» **DOCUMENT EXCERPT**
--- START ---

Preparing environment with necessary imports

In [1]:
import pandas as pd
import numpy as np
from pysolar.radiation import *
from pysolar.solar import *

Reading in already prepared csv file with data from https://wind-erleben.de <br>
Additionally converting data to correct types and removing columns that are not used in model

In [2]:
df = pd.read_csv('2018.csv', sep='\t')
df.measurement_date = pd.to_datetime(df.measurement_date).dt.tz_localize('Europe/Berlin', ambiguous=True)
df.drop(columns=["pitch_degrees", "rotor_speed_rpm", "wind_direction_degrees",
                 "rotation_gondola_degrees", "charging_station_w",
                 "battery_drain_or_load_w", "state_of_charge_percent", "battery_voltage_v",
                 "rlm_solar_kw", "slp_solar_kw"], inplace=True)

Reading in the weather data and merging with main csv

In [3]:
weather = pd.read_csv('full_weather_data.csv', sep='\t')
weather.time = pd.to_datetime(weather.time)
weather.time = weather.time.dt.tz_localize('Europe/Berlin', ambiguous='infer')

df = pd.merge_asof(df.sort_values('measurement_date'), weather, left_on=['measurement_date'], right_on=['time'])

Tidying up data, removing rows that do not really make sense

In [4]:
df = df[abs((df.solar_generation_kw + df.wind_generation_kw + df.chp_kw) - df.total_production_kw) < 1]
df = df[df.power_use_kw != 0]
df = df[(df.total_production_kw + df.electricity_purchase_kw) - df.power_use_kw > -1]
df = df[df.chp_kw < 1000]
df = df[df.electricity_purchase_kw < 10000]
df = df.dropna()

Important constants for feature generation

In [5]:
important_weather = ['Passing clouds.', 'Partly sunny.', 'Scattered clouds.', 
                     'Broken clouds.', 'Fog.', 'Cool.', 'Partly cloudy.', 
                     'Mild.', 'Overcast.', 'Mostly cloudy.']
uffenheim_lat = 49.5450 
uffenheim_lng = 10.2338

Feature generation

In [6]:
df['angle_of_sun'] = [max(get_altitude(uffenheim_lat, uffenheim_lng, df.measurement_date[i]), 0) for i in df.index] 
df['solar_radiation'] = [get_radiation_direct(df.measurement_date[i], df.angle_of_sun[i]) for i in df.index]
df['chp_online'] = (df.chp_kw > 10).astype(int)

--- END ---

» **GIVEN PROBLEM 1**
In the energy data notebook:
(a) What separator is passed when '2018.csv' is read?
(b) What value is assigned to uffenheim_lat?
(c) Above what chp_kw value is chp_online set to 1?
» **GIVEN PROBLEM 2**
Rewrite the listing from the line with "Mask right lung." through the end of the listing, both included, replacing "Coordinate frame" with "Reference frame" and changing nothing else. Leave the pictures out.
The energy data notebook and the listing are unrelated.

» **PROVIDED RECORDS**
--- START ---

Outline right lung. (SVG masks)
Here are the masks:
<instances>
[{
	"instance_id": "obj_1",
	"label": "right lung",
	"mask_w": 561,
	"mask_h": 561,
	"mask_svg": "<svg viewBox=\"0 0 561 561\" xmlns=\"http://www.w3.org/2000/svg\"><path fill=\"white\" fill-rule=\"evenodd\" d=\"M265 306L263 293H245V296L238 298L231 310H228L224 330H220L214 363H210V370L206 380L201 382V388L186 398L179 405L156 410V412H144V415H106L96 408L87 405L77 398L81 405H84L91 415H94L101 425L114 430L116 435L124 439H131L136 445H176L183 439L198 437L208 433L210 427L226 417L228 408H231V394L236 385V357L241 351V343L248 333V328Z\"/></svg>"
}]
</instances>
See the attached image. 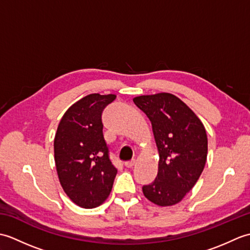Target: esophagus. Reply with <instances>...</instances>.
Here are the masks:
<instances>
[{
  "label": "esophagus",
  "mask_w": 250,
  "mask_h": 250,
  "mask_svg": "<svg viewBox=\"0 0 250 250\" xmlns=\"http://www.w3.org/2000/svg\"><path fill=\"white\" fill-rule=\"evenodd\" d=\"M125 166L126 167H133L135 166V160H131V161H126L125 163Z\"/></svg>",
  "instance_id": "1"
}]
</instances>
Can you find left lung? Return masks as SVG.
<instances>
[{
	"label": "left lung",
	"instance_id": "left-lung-1",
	"mask_svg": "<svg viewBox=\"0 0 250 250\" xmlns=\"http://www.w3.org/2000/svg\"><path fill=\"white\" fill-rule=\"evenodd\" d=\"M135 105L151 121L158 147L156 179L143 186V193L152 203L171 206L193 188L207 158V136L203 124L182 100L171 93L141 95Z\"/></svg>",
	"mask_w": 250,
	"mask_h": 250
}]
</instances>
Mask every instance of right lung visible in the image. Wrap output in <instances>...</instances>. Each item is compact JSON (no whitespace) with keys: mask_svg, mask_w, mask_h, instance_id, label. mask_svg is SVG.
Instances as JSON below:
<instances>
[{"mask_svg":"<svg viewBox=\"0 0 250 250\" xmlns=\"http://www.w3.org/2000/svg\"><path fill=\"white\" fill-rule=\"evenodd\" d=\"M115 94H89L68 108L58 125L55 162L64 192L76 205L94 208L108 198L117 168L103 136V109Z\"/></svg>","mask_w":250,"mask_h":250,"instance_id":"1","label":"right lung"}]
</instances>
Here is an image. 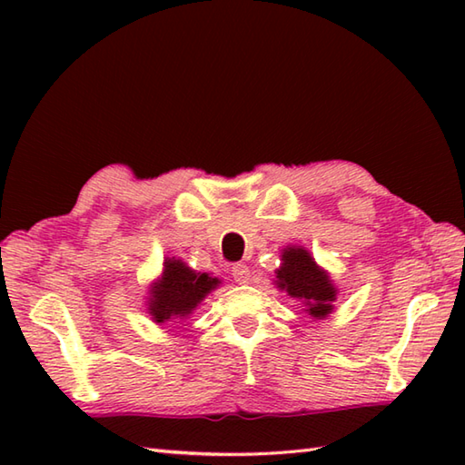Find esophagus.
<instances>
[{
  "instance_id": "34e87169",
  "label": "esophagus",
  "mask_w": 465,
  "mask_h": 465,
  "mask_svg": "<svg viewBox=\"0 0 465 465\" xmlns=\"http://www.w3.org/2000/svg\"><path fill=\"white\" fill-rule=\"evenodd\" d=\"M232 278L238 283H248L250 282V268L245 263H235L232 268Z\"/></svg>"
}]
</instances>
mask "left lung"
Returning <instances> with one entry per match:
<instances>
[{
  "instance_id": "8db88e82",
  "label": "left lung",
  "mask_w": 465,
  "mask_h": 465,
  "mask_svg": "<svg viewBox=\"0 0 465 465\" xmlns=\"http://www.w3.org/2000/svg\"><path fill=\"white\" fill-rule=\"evenodd\" d=\"M283 265L278 270V285L288 292L292 298L303 300L313 318H325L335 300V288L328 273L322 272L312 255L302 248L283 250Z\"/></svg>"
}]
</instances>
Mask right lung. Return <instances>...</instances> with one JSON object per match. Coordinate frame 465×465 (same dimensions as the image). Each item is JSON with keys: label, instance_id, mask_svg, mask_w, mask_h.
Listing matches in <instances>:
<instances>
[{"label": "right lung", "instance_id": "add662e5", "mask_svg": "<svg viewBox=\"0 0 465 465\" xmlns=\"http://www.w3.org/2000/svg\"><path fill=\"white\" fill-rule=\"evenodd\" d=\"M217 278H210L207 273H195L180 260L165 262L162 280L153 285L150 313L157 323L185 318L195 305L200 303L215 285Z\"/></svg>", "mask_w": 465, "mask_h": 465}]
</instances>
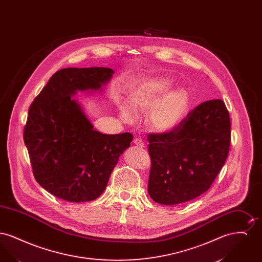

--- END ---

» **TASK SOLUTION 1**
(a) A tab ('\t').
(b) 49.5450
(c) 10

» **TASK SOLUTION 2**
Mask right lung. Return <instances>...</instances> with one JSON object per match. Reference frame 465×465 (same dimensions as the image). Each item is JSON with keys: label, instance_id, mask_svg, mask_w, mask_h.
Listing matches in <instances>:
<instances>
[{"label": "right lung", "instance_id": "add662e5", "mask_svg": "<svg viewBox=\"0 0 465 465\" xmlns=\"http://www.w3.org/2000/svg\"><path fill=\"white\" fill-rule=\"evenodd\" d=\"M217 278H210L207 273H195L180 260L165 262L162 280L153 285L150 313L157 323L185 318L195 305L200 303L215 285Z\"/></svg>", "mask_w": 465, "mask_h": 465}]
</instances>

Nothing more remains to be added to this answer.